Halogen Displacement

Halogen displacement reactions showcase the competition between halogens to form compounds by displacing another. When a more reactive halogen comes into contact with a halide, it can "kick out" the less reactive halogen from its compound. The displaced halogen is released as a free element.
This concept is evident in the given example of chlorine and sodium bromide, where chlorine (\(Cl_2\) ) displaces bromine (\(Br_2\) ) from sodium bromide (\(NaBr\) ). Chlorine, being more reactive, ends up forming sodium chloride (\(NaCl\) ), while bromine is liberated.

• Reactive halogen displaces a less reactive halogen from its salt.
• Displacement follows the order of the activity series of halogens.
• Demonstrates chemical reactivity and bonding preference.

Reactivity of Halogens

The reactivity of halogens is an important concept in understanding how different halogens will act in chemical reactions.

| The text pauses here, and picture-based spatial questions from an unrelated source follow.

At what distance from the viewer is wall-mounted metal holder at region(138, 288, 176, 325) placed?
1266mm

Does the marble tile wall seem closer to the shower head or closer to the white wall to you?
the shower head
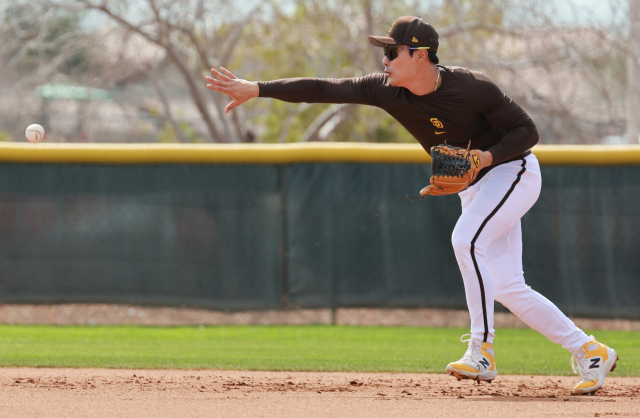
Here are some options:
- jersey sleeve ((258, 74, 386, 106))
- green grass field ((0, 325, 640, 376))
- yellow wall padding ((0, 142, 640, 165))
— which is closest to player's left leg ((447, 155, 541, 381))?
jersey sleeve ((258, 74, 386, 106))

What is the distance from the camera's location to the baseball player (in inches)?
146

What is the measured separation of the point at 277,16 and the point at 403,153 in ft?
15.2

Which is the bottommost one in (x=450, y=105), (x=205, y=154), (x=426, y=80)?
(x=205, y=154)

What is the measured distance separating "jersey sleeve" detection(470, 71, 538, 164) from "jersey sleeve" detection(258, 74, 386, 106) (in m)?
0.51

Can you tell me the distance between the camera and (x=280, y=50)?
1198cm

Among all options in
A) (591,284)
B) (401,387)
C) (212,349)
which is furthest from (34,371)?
(591,284)

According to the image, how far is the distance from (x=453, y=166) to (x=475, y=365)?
101cm

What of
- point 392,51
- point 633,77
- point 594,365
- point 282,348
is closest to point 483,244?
point 594,365

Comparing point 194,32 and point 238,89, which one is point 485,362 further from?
point 194,32

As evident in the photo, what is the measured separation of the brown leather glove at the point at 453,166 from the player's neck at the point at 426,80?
31cm

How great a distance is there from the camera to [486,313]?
12.4 ft

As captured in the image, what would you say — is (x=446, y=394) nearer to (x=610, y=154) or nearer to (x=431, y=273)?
(x=431, y=273)

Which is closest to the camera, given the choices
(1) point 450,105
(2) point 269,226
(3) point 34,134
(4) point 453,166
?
(4) point 453,166

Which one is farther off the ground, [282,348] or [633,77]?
[633,77]
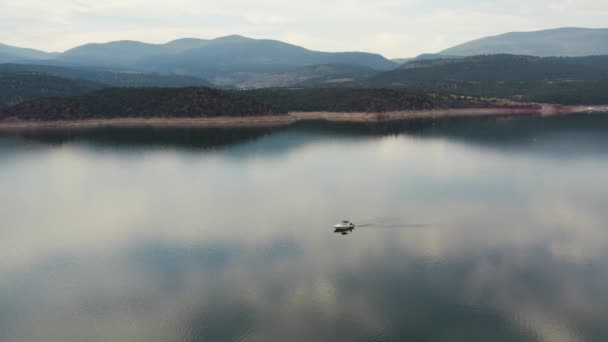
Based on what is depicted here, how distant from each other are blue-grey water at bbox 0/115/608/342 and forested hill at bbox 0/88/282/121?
7095 centimetres

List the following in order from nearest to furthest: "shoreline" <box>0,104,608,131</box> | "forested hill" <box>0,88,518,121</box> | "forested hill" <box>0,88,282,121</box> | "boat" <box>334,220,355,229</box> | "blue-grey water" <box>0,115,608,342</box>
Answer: "blue-grey water" <box>0,115,608,342</box> < "boat" <box>334,220,355,229</box> < "shoreline" <box>0,104,608,131</box> < "forested hill" <box>0,88,282,121</box> < "forested hill" <box>0,88,518,121</box>

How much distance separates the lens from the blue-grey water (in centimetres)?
3519

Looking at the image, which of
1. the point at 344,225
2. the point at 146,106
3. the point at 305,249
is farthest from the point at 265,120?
the point at 305,249

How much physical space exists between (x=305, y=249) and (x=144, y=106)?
488ft

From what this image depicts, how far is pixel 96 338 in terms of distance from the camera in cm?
3366

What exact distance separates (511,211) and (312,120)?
129623mm

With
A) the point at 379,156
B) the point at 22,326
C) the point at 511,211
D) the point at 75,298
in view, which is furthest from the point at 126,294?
the point at 379,156

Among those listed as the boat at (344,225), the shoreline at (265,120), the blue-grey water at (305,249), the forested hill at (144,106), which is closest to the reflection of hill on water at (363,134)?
the shoreline at (265,120)

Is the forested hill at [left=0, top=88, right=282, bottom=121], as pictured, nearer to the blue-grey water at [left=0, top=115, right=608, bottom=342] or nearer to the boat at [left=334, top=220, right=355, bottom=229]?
the blue-grey water at [left=0, top=115, right=608, bottom=342]

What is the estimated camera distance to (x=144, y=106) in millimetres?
176375

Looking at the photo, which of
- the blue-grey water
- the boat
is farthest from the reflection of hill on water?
the boat

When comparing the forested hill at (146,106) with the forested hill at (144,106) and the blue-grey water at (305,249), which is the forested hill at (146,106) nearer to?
the forested hill at (144,106)

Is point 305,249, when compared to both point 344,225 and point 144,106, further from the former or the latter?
point 144,106

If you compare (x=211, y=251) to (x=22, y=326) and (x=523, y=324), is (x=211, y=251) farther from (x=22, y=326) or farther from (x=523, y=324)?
(x=523, y=324)
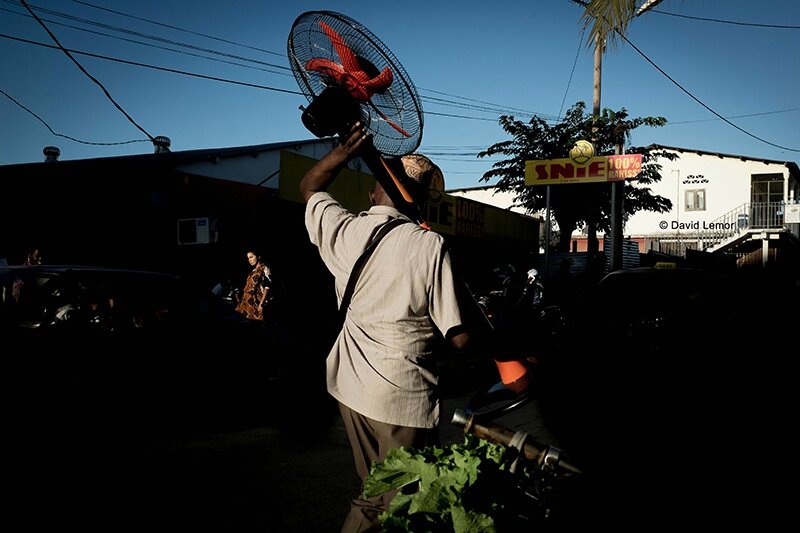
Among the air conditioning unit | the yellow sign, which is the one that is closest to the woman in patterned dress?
the air conditioning unit

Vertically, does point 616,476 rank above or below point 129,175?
below

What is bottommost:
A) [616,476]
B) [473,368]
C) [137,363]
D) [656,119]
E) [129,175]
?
[473,368]

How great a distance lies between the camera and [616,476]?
1.46 m

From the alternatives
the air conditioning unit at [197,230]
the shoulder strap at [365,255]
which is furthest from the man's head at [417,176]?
the air conditioning unit at [197,230]

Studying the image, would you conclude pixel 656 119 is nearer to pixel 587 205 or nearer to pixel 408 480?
pixel 587 205

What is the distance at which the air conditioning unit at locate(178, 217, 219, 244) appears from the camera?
12.8m

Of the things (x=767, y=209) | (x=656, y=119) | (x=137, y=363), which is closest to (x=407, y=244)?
(x=137, y=363)

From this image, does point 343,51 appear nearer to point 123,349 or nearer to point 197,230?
point 123,349

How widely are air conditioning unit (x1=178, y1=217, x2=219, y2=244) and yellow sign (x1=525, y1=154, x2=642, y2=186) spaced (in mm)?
9913

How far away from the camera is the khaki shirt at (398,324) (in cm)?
206

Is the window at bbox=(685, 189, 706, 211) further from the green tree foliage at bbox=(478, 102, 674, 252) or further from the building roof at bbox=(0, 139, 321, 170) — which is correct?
the building roof at bbox=(0, 139, 321, 170)

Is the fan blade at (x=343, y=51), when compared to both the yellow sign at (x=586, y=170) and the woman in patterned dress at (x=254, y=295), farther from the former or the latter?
the yellow sign at (x=586, y=170)

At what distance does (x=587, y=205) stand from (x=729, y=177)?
19.2 metres

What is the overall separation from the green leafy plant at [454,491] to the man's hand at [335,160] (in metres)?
1.13
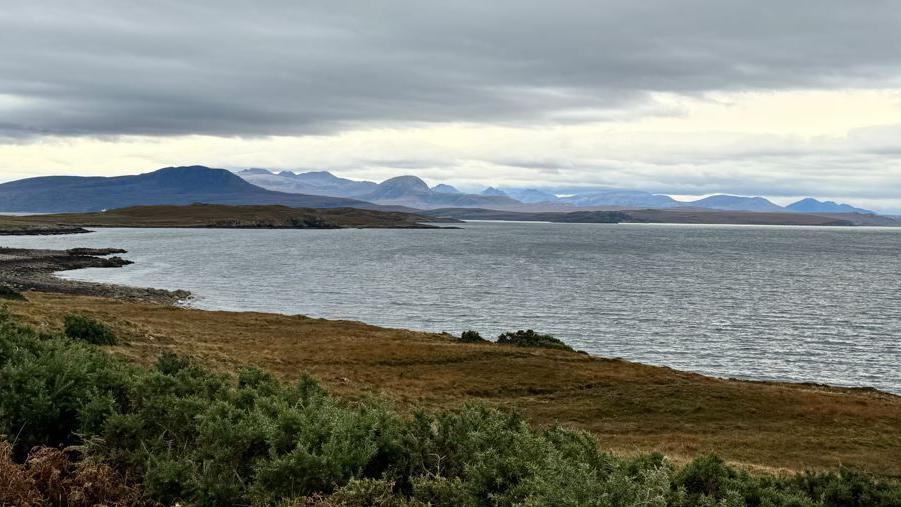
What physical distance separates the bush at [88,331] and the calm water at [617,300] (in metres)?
38.9

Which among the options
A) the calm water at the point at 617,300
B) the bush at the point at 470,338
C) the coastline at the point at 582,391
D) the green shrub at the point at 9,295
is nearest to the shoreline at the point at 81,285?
the bush at the point at 470,338

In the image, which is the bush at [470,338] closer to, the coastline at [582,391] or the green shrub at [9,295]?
the coastline at [582,391]

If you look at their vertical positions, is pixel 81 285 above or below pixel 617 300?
above

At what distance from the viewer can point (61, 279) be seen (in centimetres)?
9356

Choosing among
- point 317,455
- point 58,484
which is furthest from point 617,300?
point 58,484

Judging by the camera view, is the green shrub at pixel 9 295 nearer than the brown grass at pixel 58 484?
No

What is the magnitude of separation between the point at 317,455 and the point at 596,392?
30504mm

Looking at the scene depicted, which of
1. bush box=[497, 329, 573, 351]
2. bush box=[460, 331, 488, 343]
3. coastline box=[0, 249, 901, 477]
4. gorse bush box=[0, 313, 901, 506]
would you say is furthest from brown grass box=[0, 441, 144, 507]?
bush box=[460, 331, 488, 343]

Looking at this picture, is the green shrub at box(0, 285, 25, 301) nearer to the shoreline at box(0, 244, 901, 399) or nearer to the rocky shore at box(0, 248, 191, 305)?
the rocky shore at box(0, 248, 191, 305)

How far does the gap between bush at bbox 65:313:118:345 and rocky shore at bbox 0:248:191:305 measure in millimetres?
29163

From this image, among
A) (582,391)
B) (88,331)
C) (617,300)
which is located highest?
(88,331)

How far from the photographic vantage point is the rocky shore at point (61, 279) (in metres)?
79.6

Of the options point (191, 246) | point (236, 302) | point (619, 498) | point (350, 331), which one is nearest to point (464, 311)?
point (350, 331)

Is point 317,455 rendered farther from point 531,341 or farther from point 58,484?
point 531,341
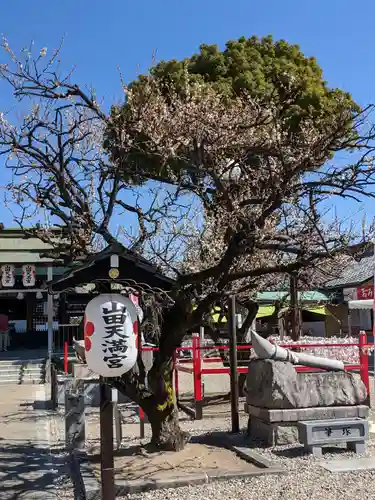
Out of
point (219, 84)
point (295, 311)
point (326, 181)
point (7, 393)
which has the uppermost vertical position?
point (219, 84)

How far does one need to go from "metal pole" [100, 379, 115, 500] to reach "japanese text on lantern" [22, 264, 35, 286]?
18368mm

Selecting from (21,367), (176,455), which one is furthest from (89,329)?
(21,367)

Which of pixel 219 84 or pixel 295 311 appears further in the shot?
pixel 219 84

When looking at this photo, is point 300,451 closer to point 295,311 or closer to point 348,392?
point 348,392

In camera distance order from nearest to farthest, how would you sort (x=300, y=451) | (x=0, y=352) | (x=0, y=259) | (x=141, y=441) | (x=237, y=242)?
1. (x=237, y=242)
2. (x=300, y=451)
3. (x=141, y=441)
4. (x=0, y=259)
5. (x=0, y=352)

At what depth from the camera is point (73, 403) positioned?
867 centimetres

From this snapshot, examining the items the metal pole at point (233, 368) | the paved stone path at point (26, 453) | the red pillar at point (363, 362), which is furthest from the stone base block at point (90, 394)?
the red pillar at point (363, 362)

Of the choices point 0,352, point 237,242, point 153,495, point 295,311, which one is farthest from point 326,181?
point 0,352

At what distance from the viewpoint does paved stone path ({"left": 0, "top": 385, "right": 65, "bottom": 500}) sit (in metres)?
6.75

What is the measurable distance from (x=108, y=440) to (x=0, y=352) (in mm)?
20828

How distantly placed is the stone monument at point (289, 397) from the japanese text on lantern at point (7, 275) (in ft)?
54.6

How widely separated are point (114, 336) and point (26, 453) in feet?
13.4

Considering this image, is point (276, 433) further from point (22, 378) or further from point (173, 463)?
point (22, 378)

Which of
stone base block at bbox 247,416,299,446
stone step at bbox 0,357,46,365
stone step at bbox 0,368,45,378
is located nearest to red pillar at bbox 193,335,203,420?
stone base block at bbox 247,416,299,446
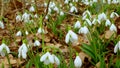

Halogens are ranked based on their ability to displace each other from compounds, which can be visualized in an "activity series." Generally, the activity decreases as you move down the group in the periodic table.
In our case, chlorine, bromine, and iodine demonstrate this pattern. Chlorine is the most reactive of the three and is capable of displacing both bromine and iodine. Bromine can displace iodine, but not chlorine. Iodine is the least reactive, making it the most stable when mixed with other halides.

• Activity series: Chlorine > Bromine > Iodine.
• Reactivity determines halogen displacement ability.
• Higher reactivity means a higher tendency to form compounds and displace other halogens.